▶ Problem statement
Repeat every entry exactly as it appears.

[Recorded data]
========================================================================
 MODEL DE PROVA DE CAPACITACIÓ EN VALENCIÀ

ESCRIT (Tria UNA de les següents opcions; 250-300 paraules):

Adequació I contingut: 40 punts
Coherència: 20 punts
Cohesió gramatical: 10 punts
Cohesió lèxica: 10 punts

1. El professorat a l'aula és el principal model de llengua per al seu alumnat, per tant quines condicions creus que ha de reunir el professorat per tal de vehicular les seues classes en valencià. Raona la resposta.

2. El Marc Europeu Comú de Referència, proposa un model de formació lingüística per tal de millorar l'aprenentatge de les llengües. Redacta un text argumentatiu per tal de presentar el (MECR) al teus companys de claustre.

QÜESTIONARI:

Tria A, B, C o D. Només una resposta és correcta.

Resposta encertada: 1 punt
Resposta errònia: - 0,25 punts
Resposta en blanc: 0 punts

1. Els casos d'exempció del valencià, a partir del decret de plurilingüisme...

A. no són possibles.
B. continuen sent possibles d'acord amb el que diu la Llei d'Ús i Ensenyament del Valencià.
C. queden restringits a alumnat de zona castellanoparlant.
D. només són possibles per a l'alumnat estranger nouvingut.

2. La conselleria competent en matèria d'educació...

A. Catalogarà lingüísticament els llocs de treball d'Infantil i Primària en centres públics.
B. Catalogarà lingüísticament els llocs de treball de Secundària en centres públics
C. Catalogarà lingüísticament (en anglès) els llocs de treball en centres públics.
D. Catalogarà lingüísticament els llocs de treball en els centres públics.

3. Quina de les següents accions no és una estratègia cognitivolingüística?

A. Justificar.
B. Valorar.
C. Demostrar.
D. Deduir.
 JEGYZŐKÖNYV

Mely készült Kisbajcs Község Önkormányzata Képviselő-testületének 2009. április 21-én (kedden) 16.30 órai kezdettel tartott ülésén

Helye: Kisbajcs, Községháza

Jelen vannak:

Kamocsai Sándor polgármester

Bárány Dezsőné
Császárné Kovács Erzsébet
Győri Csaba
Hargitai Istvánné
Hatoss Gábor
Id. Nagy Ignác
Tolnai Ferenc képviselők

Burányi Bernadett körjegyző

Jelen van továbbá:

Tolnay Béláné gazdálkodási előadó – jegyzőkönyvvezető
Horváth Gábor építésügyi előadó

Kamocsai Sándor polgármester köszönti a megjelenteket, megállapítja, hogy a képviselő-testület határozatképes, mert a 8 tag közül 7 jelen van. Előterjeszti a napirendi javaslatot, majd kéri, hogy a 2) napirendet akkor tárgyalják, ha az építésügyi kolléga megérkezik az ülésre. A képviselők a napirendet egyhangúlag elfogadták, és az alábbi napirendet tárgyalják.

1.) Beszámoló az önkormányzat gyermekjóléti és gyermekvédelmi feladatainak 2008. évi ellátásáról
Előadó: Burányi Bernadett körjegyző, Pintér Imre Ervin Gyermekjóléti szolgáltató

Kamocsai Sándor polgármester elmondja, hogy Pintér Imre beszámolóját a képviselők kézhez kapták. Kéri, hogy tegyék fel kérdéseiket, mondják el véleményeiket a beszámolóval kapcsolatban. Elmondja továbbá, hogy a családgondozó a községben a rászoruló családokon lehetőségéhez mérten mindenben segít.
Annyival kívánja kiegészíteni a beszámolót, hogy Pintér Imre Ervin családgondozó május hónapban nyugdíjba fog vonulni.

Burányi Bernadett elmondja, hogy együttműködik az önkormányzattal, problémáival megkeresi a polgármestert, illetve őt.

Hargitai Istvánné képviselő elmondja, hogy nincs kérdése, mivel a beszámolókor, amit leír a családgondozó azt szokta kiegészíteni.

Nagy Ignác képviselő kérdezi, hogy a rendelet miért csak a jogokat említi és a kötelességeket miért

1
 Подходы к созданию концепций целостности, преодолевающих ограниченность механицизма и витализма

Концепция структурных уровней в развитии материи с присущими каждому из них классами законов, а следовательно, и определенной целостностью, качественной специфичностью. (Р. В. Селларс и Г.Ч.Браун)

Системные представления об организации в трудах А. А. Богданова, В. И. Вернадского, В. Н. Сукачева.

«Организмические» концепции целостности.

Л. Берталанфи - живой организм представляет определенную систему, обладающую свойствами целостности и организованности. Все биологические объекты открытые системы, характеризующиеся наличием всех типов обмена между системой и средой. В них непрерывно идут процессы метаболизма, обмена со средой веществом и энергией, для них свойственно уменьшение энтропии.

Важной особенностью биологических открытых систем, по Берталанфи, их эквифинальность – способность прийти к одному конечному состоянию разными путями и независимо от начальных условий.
========================================================================
▶ Answer space
 MODEL DE PROVA DE CAPACITACIÓ EN VALENCIÀ

ESCRIT (Tria UNA de les següents opcions; 250-300 paraules):

Adequació I contingut: 40 punts
Coherència: 20 punts
Cohesió gramatical: 10 punts
Cohesió lèxica: 10 punts

1. El professorat a l'aula és el principal model de llengua per al seu alumnat, per tant quines condicions creus que ha de reunir el professorat per tal de vehicular les seues classes en valencià. Raona la resposta.

2. El Marc Europeu Comú de Referència, proposa un model de formació lingüística per tal de millorar l'aprenentatge de les llengües. Redacta un text argumentatiu per tal de presentar el (MECR) al teus companys de claustre.

QÜESTIONARI:

Tria A, B, C o D. Només una resposta és correcta.

Resposta encertada: 1 punt
Resposta errònia: - 0,25 punts
Resposta en blanc: 0 punts

1. Els casos d'exempció del valencià, a partir del decret de plurilingüisme...

A. no són possibles.
B. continuen sent possibles d'acord amb el que diu la Llei d'Ús i Ensenyament del Valencià.
C. queden restringits a alumnat de zona castellanoparlant.
D. només són possibles per a l'alumnat estranger nouvingut.

2. La conselleria competent en matèria d'educació...

A. Catalogarà lingüísticament els llocs de treball d'Infantil i Primària en centres públics.
B. Catalogarà lingüísticament els llocs de treball de Secundària en centres públics
C. Catalogarà lingüísticament (en anglès) els llocs de treball en centres públics.
D. Catalogarà lingüísticament els llocs de treball en els centres públics.

3. Quina de les següents accions no és una estratègia cognitivolingüística?

A. Justificar.
B. Valorar.
C. Demostrar.
D. Deduir.
 JEGYZŐKÖNYV

Mely készült Kisbajcs Község Önkormányzata Képviselő-testületének 2009. április 21-én (kedden) 16.30 órai kezdettel tartott ülésén

Helye: Kisbajcs, Községháza

Jelen vannak:

Kamocsai Sándor polgármester

Bárány Dezsőné
Császárné Kovács Erzsébet
Győri Csaba
Hargitai Istvánné
Hatoss Gábor
Id. Nagy Ignác
Tolnai Ferenc képviselők

Burányi Bernadett körjegyző

Jelen van továbbá:

Tolnay Béláné gazdálkodási előadó – jegyzőkönyvvezető
Horváth Gábor építésügyi előadó

Kamocsai Sándor polgármester köszönti a megjelenteket, megállapítja, hogy a képviselő-testület határozatképes, mert a 8 tag közül 7 jelen van. Előterjeszti a napirendi javaslatot, majd kéri, hogy a 2) napirendet akkor tárgyalják, ha az építésügyi kolléga megérkezik az ülésre. A képviselők a napirendet egyhangúlag elfogadták, és az alábbi napirendet tárgyalják.

1.) Beszámoló az önkormányzat gyermekjóléti és gyermekvédelmi feladatainak 2008. évi ellátásáról
Előadó: Burányi Bernadett körjegyző, Pintér Imre Ervin Gyermekjóléti szolgáltató

Kamocsai Sándor polgármester elmondja, hogy Pintér Imre beszámolóját a képviselők kézhez kapták. Kéri, hogy tegyék fel kérdéseiket, mondják el véleményeiket a beszámolóval kapcsolatban. Elmondja továbbá, hogy a családgondozó a községben a rászoruló családokon lehetőségéhez mérten mindenben segít.
Annyival kívánja kiegészíteni a beszámolót, hogy Pintér Imre Ervin családgondozó május hónapban nyugdíjba fog vonulni.

Burányi Bernadett elmondja, hogy együttműködik az önkormányzattal, problémáival megkeresi a polgármestert, illetve őt.

Hargitai Istvánné képviselő elmondja, hogy nincs kérdése, mivel a beszámolókor, amit leír a családgondozó azt szokta kiegészíteni.

Nagy Ignác képviselő kérdezi, hogy a rendelet miért csak a jogokat említi és a kötelességeket miért

1
 Подходы к созданию концепций целостности, преодолевающих ограниченность механицизма и витализма

Концепция структурных уровней в развитии материи с присущими каждому из них классами законов, а следовательно, и определенной целостностью, качественной специфичностью. (Р. В. Селларс и Г.Ч.Браун)

Системные представления об организации в трудах А. А. Богданова, В. И. Вернадского, В. Н. Сукачева.

«Организмические» концепции целостности.

Л. Берталанфи - живой организм представляет определенную систему, обладающую свойствами целостности и организованности. Все биологические объекты открытые системы, характеризующиеся наличием всех типов обмена между системой и средой. В них непрерывно идут процессы метаболизма, обмена со средой веществом и энергией, для них свойственно уменьшение энтропии.

Важной особенностью биологических открытых систем, по Берталанфи, их эквифинальность – способность прийти к одному конечному состоянию разными путями и независимо от начальных условий.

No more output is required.